Insert, update and delete all follow the same pattern. To get rid of the boring ‘take the correct action for each branch’ code I factored that out into the modify function to better comply with the DRY principle.

insert :: Ord k => [k] -> v -> TernaryTrie k v -> TernaryTrie k v
insert k  v Empty = insert k v $
                    Node Nothing (take 1 k) Empty Empty Empty
insert [] v t     = t { val = Just v }
insert k  v t     = modify (flip insert v) k t

update :: Ord k => [k] -> v -> (v -> v) ->
          TernaryTrie k v -> TernaryTrie k v
update k  v _ Empty = insert k v Empty
update [] v p t     = t { val = Just . maybe v p $ val t }
update k  v p t     = modify (\x -> update x v p) k t

delete :: Ord k => [k] -> TernaryTrie k v -> TernaryTrie k v
delete _  Empty = Empty
delete [] t     = t { val = Nothing }
delete k  t     = modify delete k t

modify :: Ord k => ([k] -> TernaryTrie k v -> TernaryTrie k v) ->
                   [k] -> TernaryTrie k v -> TernaryTrie k v
modify f k t = case compare (take 1 k) (split t) of
                    LT -> t { lb = f (drop 0 k) $ lb t }
                    EQ -> t { eb = f (drop 1 k) $ eb t }
                    GT -> t { gb = f (drop 0 k) $ gb t }

And more recursion for the enlist method.

enlist :: TernaryTrie k v -> [([k], v)]
enlist = enlist' [] where
    enlist' _ Empty = []
    enlist' k t     =
        maybe [] (\v -> [(k, v)]) (val t) ++ enlist' k (lb t) ++
        enlist' (k ++ split t) (eb t) ++ enlist' k (gb t)

And we test it by finding the 25 most common words in the bible.

main :: IO ()
main = print . take 25 . reverse . K.sort snd . enlist .
       foldl (\t k -> update k 1 succ t) Empty .
       map (map toLower . filter isAlpha) . words =<<
       readFile "bible.txt"

And there we go. With 35 lines it’s not a huge reduction (although the provided solution grows by about 15 lines if you reformat it to the 65-ish character limit I use on this blog), but that was to be expected since it’s mostly basic recursion, which doesn’t easily lend itself to alternative solutions. Still, it’ll do.

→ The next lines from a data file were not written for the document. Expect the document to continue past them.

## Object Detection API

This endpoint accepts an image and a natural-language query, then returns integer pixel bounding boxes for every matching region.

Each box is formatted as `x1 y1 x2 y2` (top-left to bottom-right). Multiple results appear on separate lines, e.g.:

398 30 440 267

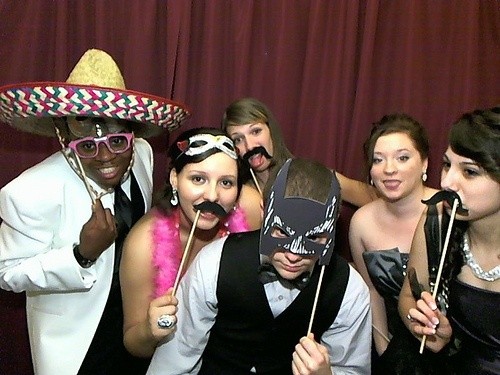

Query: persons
346 113 445 353
1 106 156 375
384 106 499 375
118 125 263 375
145 156 373 375
217 97 379 209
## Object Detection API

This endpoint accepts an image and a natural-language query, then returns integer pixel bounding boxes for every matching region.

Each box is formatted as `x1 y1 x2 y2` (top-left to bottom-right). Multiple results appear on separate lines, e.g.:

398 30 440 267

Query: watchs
73 245 97 268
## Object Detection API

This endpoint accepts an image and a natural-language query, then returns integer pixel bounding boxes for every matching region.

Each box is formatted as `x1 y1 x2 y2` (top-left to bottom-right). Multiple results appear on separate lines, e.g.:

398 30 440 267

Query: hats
1 49 192 138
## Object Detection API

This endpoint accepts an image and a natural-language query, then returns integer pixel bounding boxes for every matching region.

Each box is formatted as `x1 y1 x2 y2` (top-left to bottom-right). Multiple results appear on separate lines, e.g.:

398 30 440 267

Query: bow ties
257 263 311 291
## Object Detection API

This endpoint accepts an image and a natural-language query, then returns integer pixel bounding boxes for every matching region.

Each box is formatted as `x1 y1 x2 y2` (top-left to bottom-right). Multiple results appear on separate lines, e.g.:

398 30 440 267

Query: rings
406 313 413 320
158 315 174 328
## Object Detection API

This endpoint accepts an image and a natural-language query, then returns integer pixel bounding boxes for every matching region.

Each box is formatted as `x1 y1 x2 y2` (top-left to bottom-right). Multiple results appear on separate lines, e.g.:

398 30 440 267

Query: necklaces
461 232 499 282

Programming Praxis – Word Search Solver

May 26, 2009

Today’s Programming Praxis problem is about word search solvers. The provided solution is 77 lines, so let’s see if we can improve on that.

Our imports:

import Data.List
import Data.Map (Map, fromList, member, keys, (!))
import Text.Printf

First let’s define the 8 directions that we can search in. The puzzle is going to be represented as a Map with a tuple of Ints as the key, so the directions are functions for transforming these keys.

dirs :: [(String, (Int, Int) -> (Int, Int))]
dirs = zip ["down right", "up right", "right", "down left",
            "up left", "left", "down", "up"] $
           [\(x,y) -> (x+h, y+v) | h <- [1,-1,0], v <- [1,-1,0]]

We’re going to enter the puzzle as a list of strings, but since that would make access an O(n2) operation we’re going to turn it into a Map instead, since that gives us O(log n2) access.

toGrid :: [[a]] -> Map (Int, Int) a
toGrid = fromList . concat .
         zipWith (\y -> zipWith (\x c -> ((x,y), c)) [1..]) [1..]

Next we need a function to check whether the search word appears at the given position in the given direction.

found :: (Eq a, Ord k) => k -> (k -> k) -> Map k a -> [a] -> Bool
found pos dir g w = isPrefixOf w . map (g !) .
                    takeWhile (flip member g) $ iterate dir pos

Finding the location and direction of a search word is then simply a matter of checking every direction for every position:

findWord :: Map (Int, Int) Char -> String -> String
findWord g w = head [printf "%s row %d column %d %s" w y x ds |
                     (x,y) <- keys g, (ds, dir) <- dirs,
                     found (x,y) dir g w]

That’s all we need, so let’s test if it works.

puzzle :: [String]
puzzle = ["FYYHNRD",
          "RLJCINU",
          "AAWAAHR",
          "NTKLPNE",
          "CILFSAP",
          "EOGOTPN",
          "HPOLAND"]

main :: IO ()
main = mapM_ (putStrLn . findWord (toGrid puzzle)) $ words
             "ITALY HOLLAND POLAND SPAIN FRANCE JAPAN TOGO PERU"

And indeed it does, using less than half the lines of the provided solution (almost a third if you ignore the lines required to define the puzzle). That will do nicely.